I’m sitting here in the living room - shifting my eyes between NBA playing on the TV, a friend’s messages on my smartphone, the new apps on my tablet, and this blog post on my PC. Add to that the Super Mario game running on my Nintendo DS and the magazine article I was browsing on my Kindle and things become mind-boggling. This is the way life works now. These screens have come to dominate my life.
These screens emanate a digital bubble where everything is instant. A whole world at the mercy of our fingertips. Any information that I fancy can be gleaned at an instant. (I just googled the definition of the word glean) Friendships can be maintained with 13 letters and a punctuation mark: “H-A-P-P-Y B-I-R-T-H-D-A-Y!”, an event that the system already helped us remember. No matter what mood we’re in, there is an endless abundance of entertainment options in a hundred different languages. We can play games with people whose countries we can’t even spell. I know many people who find more excitement in downloading movies that in watching them.
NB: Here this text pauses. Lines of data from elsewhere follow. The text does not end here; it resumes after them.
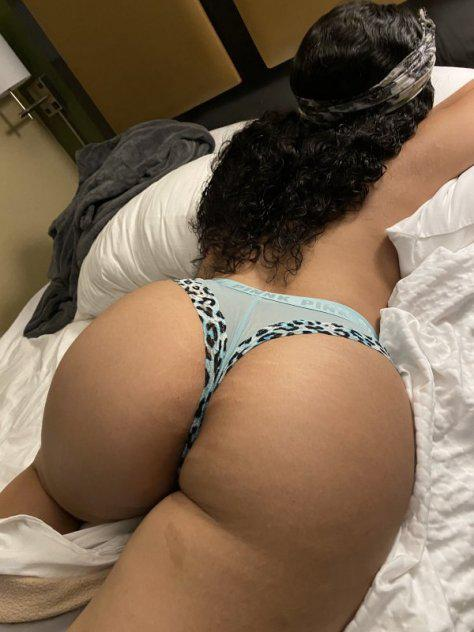 Gorgeous playmate hosting DC & surrounding Cities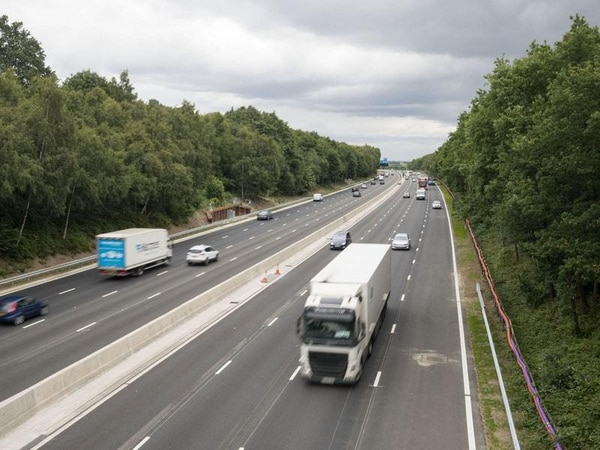 Near-misses on smart motorway up 20-fold, figures suggest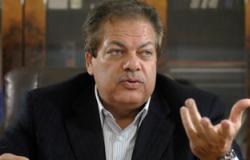 """أبو العينين: الصين تصنع آثارًا فرعونية بـ""""المليارات"""" وتبيعها بدون استفادة مصر"""
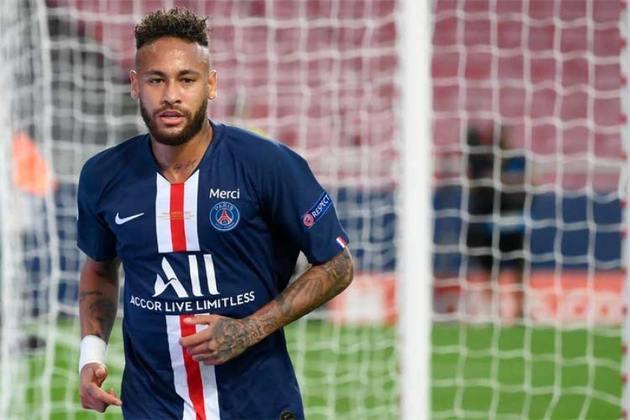 1º - Neymar - O craque brasileiro é o atleta mais caro da história do PSG e a transação mais cara do futebol mundial.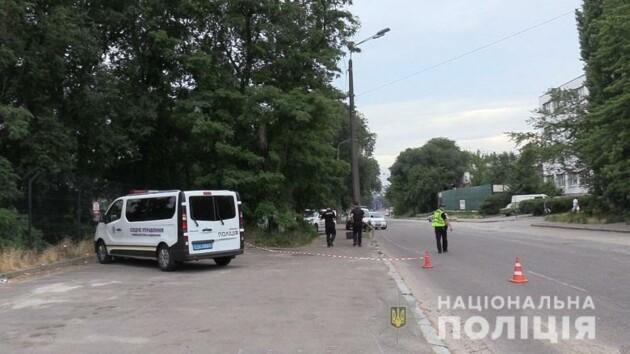 В Киеве возле станции метро жестоко убили мужчину (фото, видео)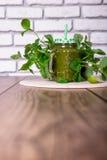 Batido verde saudável dos espinafres no frasco na tabela de madeira, foco seletivo Imagens de Stock Royalty Free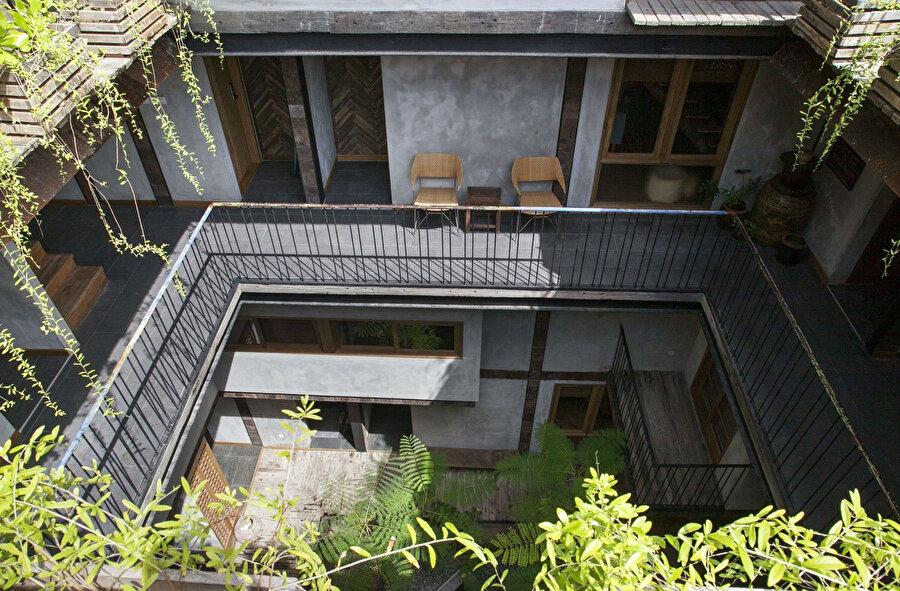 Avluya bakan balkonların görünümü.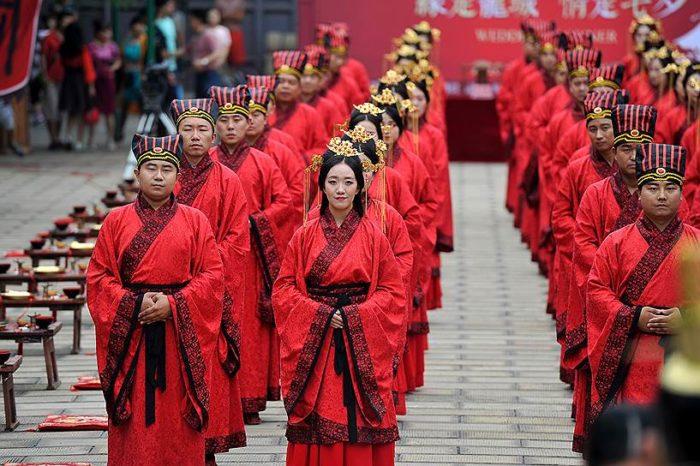Пора романтики в Китае. Ци Си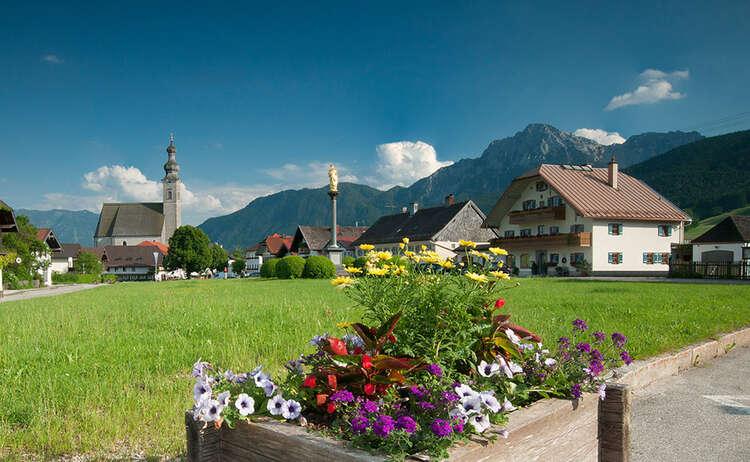 Dorfplatz Anger und Pfarrkirche Maria Himmelfahrt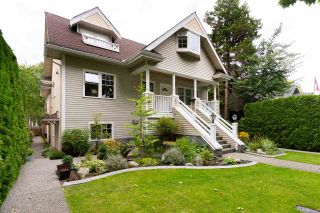 Photo 1: 1827 W 13TH Avenue in Vancouver: Kitsilano Townhouse for sale (Vancouver West)  : MLS®# R2486389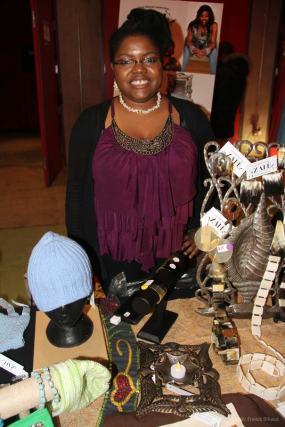 Kiosque d'artisanat haitien vendu à Montréal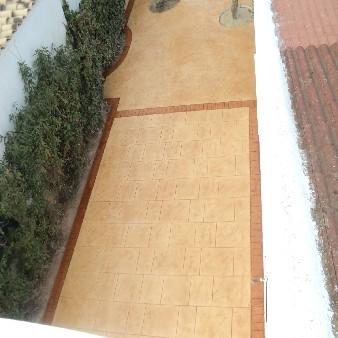 hormigon impreso pasillo con jardinera alcorque arbol torrevieja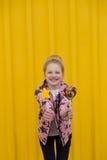 Πορτρέτο ενός όμορφου κοριτσιού με τα κόκκινα χείλια σε ένα κίτρινο backgroun Στοκ Εικόνα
This bubble is a paradise for instant gratification.
It used to be that we have to actively log in to our PCs to start accessing our emails and favorite websites. No longer. With the advent and mass adoption of the new screens such as smartphones and tablets, the digital bubble becomes ever more addictive and inescapable. In this paradigm, there is no such thing as activities, only bombardments. We can rarely focus our cognitive spotlights on one or even two screens without feeling like we’re wasting time. In the course of writing this post alone, I’ve sent 6 text messages, played Temple Run while waiting for a Youtube video to load, and refreshed my Facebook newsfeed 11 times… It’s a never-ending treadmill and yet we keep clicking, refreshing… We can never get enough.
The screens of modern life have saved lives and shrunk the world. But they have also shortened attention spans and isolated people. I know I have to be careful of the immense power of technology, but I spend over 90% of my waking hours with these screens. I live and breathe in the digital bubble and there’s no going back. I bought these gadgets and they make me happy; I own them, yes, but why do I feel like they own me?